Kaum ein Velo-Profi kennt die Stärke und Widerstandskraft des menschlichen Körpers so genau wie Marlen Reusser. Kein Wunder: Die 32-Jährige ist ausgebildete Ärztin. Doch derzeit lässt ihr eigener Körper sie im Stich. Nachdem die Super-Zeitfahrerin aus Hindelbank BE bereits die Olympischen Spiele in Paris verpasste, könnte für sie auch die Heim-WM ausfallen.
Denn: Gesund ist die Frau, die 2020 bei der WM und 2021 bei Olympia jeweils Silber hamsterte, aktuell nicht. Sie leidet an ME/CFS. Die Abkürzung steht für Myalgische Enzephalomyelitis/das Chronische Fatigue-Syndrom. Betroffene leiden neben schwerer körperlicher Schwäche auch an autonomen und immunologischen Symptomen. Charakteristisch dafür ist die Post-Exertionelle Malaise (PEM).
Dabei werden alle Symptome bereits nach geringer körperlicher und geistiger Anstrengung extrem verstärkt. Ein Alptraum! Bei Reusser soll sich dies vor allem durch plötzliches Ansteigen der Körpertemperatur äussern – kaum bewegt sie sich, bekommt sie Fieber und muss ins Bett, um sich zu schonen.
Covid als Ursache?
Reusser wird sich bald öffentlich dazu äussern. Womöglich auch zur Frage, ob ihre Erkrankung durch die mehreren Covid-Infektionen, welche sie in den letzten Jahren hatte, ausgelöst wurde.
Fakt ist: Experten gehen davon aus, dass sich die Anzahl ME/CFS-Betroffenen seit Ausbruch der Covid-Pandemie im Jahr 2020 verdoppelt hat. Weltweit sollen 17 Millionen Menschen von der neuroimmunologischen Erkrankung betroffen sein.

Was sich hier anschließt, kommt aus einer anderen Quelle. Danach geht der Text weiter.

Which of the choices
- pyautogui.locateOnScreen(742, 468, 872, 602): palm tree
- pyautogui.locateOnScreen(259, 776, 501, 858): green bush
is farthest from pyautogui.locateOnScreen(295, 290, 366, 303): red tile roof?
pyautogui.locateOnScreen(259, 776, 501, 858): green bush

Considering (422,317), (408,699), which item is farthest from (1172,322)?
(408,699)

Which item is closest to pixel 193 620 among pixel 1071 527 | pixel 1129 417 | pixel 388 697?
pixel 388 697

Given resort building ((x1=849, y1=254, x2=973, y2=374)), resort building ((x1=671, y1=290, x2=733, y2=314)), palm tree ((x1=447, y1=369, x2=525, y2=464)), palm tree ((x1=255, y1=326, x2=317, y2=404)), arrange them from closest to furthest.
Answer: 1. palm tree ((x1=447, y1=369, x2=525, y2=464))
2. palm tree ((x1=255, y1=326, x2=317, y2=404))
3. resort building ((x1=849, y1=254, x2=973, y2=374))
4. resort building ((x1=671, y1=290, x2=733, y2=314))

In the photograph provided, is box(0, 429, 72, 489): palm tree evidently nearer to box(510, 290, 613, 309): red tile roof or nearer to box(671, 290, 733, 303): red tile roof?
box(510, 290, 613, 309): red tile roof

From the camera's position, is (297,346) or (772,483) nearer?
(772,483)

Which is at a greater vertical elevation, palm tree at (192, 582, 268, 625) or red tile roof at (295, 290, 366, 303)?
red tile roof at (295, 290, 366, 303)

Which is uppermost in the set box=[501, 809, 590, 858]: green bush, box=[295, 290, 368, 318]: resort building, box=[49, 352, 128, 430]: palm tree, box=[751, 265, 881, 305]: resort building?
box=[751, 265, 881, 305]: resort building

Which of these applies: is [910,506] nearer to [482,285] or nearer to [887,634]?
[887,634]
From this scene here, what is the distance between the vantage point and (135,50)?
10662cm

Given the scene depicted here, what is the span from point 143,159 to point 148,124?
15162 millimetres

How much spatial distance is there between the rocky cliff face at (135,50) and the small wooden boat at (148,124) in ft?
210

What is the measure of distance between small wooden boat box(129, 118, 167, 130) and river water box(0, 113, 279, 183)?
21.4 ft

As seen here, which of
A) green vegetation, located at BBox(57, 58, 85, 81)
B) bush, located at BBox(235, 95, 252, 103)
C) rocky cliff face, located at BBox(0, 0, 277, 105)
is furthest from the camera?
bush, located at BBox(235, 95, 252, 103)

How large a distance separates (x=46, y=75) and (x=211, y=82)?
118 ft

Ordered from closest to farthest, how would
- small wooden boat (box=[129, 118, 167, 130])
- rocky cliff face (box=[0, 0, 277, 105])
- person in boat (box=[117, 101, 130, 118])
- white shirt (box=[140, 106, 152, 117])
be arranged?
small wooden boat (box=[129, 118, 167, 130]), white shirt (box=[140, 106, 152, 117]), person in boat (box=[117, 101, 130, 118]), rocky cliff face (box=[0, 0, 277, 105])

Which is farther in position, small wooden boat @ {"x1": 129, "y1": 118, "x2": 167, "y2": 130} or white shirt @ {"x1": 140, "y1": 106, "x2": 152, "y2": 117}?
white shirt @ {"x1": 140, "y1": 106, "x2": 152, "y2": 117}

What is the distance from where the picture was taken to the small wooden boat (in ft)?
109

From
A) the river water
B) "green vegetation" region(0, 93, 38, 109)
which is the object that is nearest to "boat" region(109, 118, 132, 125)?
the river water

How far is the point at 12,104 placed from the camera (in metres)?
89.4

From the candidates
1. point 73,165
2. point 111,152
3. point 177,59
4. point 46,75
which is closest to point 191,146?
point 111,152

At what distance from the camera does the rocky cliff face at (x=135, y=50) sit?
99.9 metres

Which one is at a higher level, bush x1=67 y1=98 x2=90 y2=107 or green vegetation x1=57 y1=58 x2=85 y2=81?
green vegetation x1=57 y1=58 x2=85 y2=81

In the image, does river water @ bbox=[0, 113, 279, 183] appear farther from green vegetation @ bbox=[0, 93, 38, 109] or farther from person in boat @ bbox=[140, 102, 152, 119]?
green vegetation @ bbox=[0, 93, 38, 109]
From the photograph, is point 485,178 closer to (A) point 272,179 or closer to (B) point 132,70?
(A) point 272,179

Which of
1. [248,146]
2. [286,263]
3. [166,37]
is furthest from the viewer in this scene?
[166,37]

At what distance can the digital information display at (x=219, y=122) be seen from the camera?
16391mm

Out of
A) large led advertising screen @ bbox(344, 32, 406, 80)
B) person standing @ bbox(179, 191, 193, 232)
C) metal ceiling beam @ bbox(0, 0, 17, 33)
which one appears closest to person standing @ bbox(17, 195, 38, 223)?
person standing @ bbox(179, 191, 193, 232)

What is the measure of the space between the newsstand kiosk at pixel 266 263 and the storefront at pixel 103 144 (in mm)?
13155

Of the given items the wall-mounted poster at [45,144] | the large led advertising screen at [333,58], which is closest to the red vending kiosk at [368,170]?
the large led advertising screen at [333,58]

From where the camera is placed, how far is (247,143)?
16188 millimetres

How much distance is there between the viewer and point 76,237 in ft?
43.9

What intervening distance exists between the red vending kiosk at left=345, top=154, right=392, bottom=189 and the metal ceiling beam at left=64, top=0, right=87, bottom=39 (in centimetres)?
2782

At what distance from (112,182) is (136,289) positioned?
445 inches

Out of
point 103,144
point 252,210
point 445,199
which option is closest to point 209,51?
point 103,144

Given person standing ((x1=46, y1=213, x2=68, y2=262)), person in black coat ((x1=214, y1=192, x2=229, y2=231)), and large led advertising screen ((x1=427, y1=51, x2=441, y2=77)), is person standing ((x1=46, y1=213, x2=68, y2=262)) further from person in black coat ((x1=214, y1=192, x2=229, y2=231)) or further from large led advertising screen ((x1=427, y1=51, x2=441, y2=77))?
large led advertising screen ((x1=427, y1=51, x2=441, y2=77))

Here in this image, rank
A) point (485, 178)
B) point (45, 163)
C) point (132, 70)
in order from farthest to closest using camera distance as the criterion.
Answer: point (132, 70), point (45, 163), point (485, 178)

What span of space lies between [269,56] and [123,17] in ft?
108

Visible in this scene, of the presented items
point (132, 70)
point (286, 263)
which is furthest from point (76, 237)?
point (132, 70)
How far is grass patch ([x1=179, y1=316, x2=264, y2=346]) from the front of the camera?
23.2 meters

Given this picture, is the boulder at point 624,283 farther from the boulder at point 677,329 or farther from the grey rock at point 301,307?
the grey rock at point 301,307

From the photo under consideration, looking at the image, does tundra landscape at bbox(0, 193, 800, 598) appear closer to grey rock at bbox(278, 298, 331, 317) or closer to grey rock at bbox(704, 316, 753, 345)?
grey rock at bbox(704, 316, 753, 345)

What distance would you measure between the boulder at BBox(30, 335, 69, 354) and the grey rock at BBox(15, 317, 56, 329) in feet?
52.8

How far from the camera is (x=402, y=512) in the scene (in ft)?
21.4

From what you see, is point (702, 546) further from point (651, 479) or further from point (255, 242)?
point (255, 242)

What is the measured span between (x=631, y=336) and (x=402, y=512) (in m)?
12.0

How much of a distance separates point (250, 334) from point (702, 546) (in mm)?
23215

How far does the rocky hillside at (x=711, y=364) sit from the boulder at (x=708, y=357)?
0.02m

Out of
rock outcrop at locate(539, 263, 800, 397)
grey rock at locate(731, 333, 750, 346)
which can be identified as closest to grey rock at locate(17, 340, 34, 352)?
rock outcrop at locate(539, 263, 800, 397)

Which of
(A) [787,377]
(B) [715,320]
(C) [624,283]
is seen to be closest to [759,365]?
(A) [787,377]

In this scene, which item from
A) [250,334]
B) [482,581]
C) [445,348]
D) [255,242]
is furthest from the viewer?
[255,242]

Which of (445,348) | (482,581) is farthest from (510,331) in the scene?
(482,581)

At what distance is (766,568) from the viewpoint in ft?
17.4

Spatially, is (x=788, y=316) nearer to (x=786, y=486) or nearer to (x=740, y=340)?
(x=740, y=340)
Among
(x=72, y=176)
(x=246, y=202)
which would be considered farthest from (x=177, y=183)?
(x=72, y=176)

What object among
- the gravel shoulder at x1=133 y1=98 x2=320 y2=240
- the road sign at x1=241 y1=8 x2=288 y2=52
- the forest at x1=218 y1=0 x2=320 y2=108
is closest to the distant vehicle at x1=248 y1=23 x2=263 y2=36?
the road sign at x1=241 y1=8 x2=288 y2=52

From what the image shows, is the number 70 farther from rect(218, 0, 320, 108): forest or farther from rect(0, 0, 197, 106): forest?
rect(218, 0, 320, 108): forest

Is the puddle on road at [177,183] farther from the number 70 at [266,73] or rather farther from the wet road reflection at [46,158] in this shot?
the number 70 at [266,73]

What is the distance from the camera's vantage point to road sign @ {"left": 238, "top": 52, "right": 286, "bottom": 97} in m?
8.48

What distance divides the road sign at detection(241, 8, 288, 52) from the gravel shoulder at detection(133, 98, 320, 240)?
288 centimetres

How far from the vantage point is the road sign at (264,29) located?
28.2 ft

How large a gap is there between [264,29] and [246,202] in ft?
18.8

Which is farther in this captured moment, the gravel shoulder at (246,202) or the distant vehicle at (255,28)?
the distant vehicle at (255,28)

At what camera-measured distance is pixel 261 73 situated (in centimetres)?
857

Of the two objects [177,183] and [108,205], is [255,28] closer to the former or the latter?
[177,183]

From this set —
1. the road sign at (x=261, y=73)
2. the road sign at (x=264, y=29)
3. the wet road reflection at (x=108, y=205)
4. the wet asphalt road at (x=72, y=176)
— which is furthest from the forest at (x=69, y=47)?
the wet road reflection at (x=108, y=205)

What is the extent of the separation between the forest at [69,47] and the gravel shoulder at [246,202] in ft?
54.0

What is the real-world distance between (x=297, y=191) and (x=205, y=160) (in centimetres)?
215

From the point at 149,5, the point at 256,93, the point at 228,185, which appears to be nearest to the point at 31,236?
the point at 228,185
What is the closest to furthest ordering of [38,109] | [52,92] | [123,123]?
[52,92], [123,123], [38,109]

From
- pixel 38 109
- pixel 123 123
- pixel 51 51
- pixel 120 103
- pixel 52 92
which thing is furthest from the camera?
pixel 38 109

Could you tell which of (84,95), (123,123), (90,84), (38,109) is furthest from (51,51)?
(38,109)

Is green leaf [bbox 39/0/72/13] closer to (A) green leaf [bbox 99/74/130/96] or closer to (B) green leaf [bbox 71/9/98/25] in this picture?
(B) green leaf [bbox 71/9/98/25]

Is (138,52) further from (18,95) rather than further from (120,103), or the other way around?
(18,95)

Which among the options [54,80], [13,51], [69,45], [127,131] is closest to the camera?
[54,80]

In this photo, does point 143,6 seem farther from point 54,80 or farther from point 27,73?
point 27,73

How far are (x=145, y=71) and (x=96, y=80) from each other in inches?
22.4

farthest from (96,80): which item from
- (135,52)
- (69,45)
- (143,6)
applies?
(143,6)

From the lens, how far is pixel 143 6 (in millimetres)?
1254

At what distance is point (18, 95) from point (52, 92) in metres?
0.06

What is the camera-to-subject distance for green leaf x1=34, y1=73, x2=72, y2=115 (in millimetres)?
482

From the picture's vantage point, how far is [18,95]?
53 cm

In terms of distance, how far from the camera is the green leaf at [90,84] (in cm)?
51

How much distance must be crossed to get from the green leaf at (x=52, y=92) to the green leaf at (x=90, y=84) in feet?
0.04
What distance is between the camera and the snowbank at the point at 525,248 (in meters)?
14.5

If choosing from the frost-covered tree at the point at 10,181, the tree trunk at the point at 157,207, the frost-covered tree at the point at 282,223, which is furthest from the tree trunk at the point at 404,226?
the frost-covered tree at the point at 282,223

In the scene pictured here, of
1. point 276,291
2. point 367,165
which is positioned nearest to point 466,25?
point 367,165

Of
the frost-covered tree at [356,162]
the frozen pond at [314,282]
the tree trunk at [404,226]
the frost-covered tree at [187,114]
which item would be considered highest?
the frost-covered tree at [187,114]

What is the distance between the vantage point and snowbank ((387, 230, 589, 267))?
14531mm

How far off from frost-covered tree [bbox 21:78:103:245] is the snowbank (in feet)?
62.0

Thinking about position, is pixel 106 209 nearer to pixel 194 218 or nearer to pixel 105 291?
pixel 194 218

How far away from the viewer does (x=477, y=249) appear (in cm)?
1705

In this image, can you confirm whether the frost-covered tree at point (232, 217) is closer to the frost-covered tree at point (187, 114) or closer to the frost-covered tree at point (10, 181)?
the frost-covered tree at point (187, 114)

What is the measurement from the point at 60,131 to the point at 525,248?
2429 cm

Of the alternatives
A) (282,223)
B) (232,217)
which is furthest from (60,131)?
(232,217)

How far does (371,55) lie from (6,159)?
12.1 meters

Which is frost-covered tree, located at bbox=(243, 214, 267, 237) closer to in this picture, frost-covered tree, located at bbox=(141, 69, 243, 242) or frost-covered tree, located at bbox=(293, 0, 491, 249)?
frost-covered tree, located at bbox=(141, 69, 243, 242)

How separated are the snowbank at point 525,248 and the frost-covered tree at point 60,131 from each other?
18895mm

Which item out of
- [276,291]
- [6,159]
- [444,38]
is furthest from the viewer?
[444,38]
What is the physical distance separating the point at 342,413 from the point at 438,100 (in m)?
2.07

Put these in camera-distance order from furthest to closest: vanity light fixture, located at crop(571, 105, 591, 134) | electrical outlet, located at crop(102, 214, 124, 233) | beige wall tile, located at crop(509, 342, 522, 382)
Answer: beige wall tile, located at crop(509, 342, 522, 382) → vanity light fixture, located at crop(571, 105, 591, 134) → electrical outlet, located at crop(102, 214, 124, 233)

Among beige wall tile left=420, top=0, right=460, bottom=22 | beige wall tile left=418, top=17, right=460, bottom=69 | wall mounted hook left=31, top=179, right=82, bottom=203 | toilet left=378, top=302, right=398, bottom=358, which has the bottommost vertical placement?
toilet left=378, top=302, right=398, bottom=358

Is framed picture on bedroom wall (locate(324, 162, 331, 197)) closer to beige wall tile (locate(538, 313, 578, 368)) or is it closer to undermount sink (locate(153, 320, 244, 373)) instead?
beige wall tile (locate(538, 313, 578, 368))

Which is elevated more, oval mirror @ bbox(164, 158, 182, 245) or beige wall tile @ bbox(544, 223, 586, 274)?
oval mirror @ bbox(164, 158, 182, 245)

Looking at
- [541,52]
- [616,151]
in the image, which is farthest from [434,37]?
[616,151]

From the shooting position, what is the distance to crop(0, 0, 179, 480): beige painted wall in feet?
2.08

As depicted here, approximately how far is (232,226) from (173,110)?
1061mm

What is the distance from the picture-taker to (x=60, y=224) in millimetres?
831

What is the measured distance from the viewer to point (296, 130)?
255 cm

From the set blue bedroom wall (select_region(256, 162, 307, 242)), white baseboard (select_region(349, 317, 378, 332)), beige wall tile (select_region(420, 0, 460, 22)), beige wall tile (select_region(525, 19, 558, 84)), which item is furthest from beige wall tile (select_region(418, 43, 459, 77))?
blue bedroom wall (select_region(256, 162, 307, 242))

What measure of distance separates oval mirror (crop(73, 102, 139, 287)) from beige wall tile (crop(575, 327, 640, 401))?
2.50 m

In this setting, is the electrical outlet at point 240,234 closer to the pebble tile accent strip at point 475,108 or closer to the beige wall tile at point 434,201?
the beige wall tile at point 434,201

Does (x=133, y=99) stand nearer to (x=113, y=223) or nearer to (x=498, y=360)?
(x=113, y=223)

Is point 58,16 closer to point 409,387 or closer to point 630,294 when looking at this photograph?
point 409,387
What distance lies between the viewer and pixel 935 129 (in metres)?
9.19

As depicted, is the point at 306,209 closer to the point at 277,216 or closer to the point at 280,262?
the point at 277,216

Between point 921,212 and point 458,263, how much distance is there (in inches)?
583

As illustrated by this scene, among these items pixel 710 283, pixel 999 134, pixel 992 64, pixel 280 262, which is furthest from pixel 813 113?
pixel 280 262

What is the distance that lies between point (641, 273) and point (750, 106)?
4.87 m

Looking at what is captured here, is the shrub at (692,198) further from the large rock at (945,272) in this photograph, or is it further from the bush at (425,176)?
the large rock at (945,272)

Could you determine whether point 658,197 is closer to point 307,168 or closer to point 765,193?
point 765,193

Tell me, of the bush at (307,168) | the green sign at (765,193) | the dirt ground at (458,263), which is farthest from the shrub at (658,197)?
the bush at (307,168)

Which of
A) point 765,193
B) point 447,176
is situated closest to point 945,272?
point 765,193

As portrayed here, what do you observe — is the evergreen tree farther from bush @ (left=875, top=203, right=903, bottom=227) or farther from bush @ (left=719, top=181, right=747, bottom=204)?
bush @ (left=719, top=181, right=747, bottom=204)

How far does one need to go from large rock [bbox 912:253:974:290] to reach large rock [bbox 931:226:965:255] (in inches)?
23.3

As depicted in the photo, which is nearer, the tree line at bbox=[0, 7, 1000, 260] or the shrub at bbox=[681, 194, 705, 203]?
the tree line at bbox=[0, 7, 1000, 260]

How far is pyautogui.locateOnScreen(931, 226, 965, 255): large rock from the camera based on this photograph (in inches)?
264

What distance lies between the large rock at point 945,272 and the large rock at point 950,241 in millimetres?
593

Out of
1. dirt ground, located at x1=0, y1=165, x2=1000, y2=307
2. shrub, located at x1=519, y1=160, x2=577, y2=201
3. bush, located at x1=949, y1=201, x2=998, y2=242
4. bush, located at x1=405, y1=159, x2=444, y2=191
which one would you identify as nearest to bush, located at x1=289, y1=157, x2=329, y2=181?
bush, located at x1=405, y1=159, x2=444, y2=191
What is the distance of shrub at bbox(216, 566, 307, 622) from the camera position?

Für die Organisatoren der Heim-WM wäre ein Ausfall Reussers ein Schock – nicht nur, weil Reusser die Botschafterin der Titelspiele ist. «An erster Stelle steht Marlen selbst – ich hoffe sehr, dass sie bald wieder gesund wird», sagt Olivier Senn. Der Leiter Sport des Anlasses gibt aber zu: «Sollte Marlen tatsächlich fehlen, ist das ein grosser Dämpfer.» Trotzdem sei er überzeugt, dass die WM vom 21. bis 29. September ein grosses Velo-Fest werde – mit oder ohne Reusser auf dem Velo.
Das Jahr 2024? Pleiten, Pech und Pannen
Noch bleibt Reusser ein Monat, ehe am 22. September das WM-Zeitfahren von Gossau nach Zürich (29,9 Kilometer) steigt. Sollte die Spezialistin im Kampf gegen die Uhr dann nicht dabei sein, wäre dies die Fortsetzung einer Alptraum-Saison.
Rückblick. Kurz vor Weihnachten 2023 rutscht sie beim Training auf Mallorca auf einer Ölspur weg und erleidet einen Bänderriss. Es folgt eine Corona-Erkrankung im Februar. Dann, bei der Flandernrundfahrt Ende März, bricht sie sich bei einem Auffahrunfall Kiefer und Gehörgänge – auch acht Zähne sind beschädigt. Danach plagt sie ein mysteriöser Infekt, bei dem alle konsultierten Ärzte im Dunkeln tappen. Reusser kehrt zwar aufs Velo zurück, die Burgos-Rundfahrt Mitte Mai ist aber ihr bisher letzter Wettkampf. Es geht nicht mehr. Tour de Suisse, Olympia, Tour de France und nun die WM in Zürich – alles geht den Bach runter.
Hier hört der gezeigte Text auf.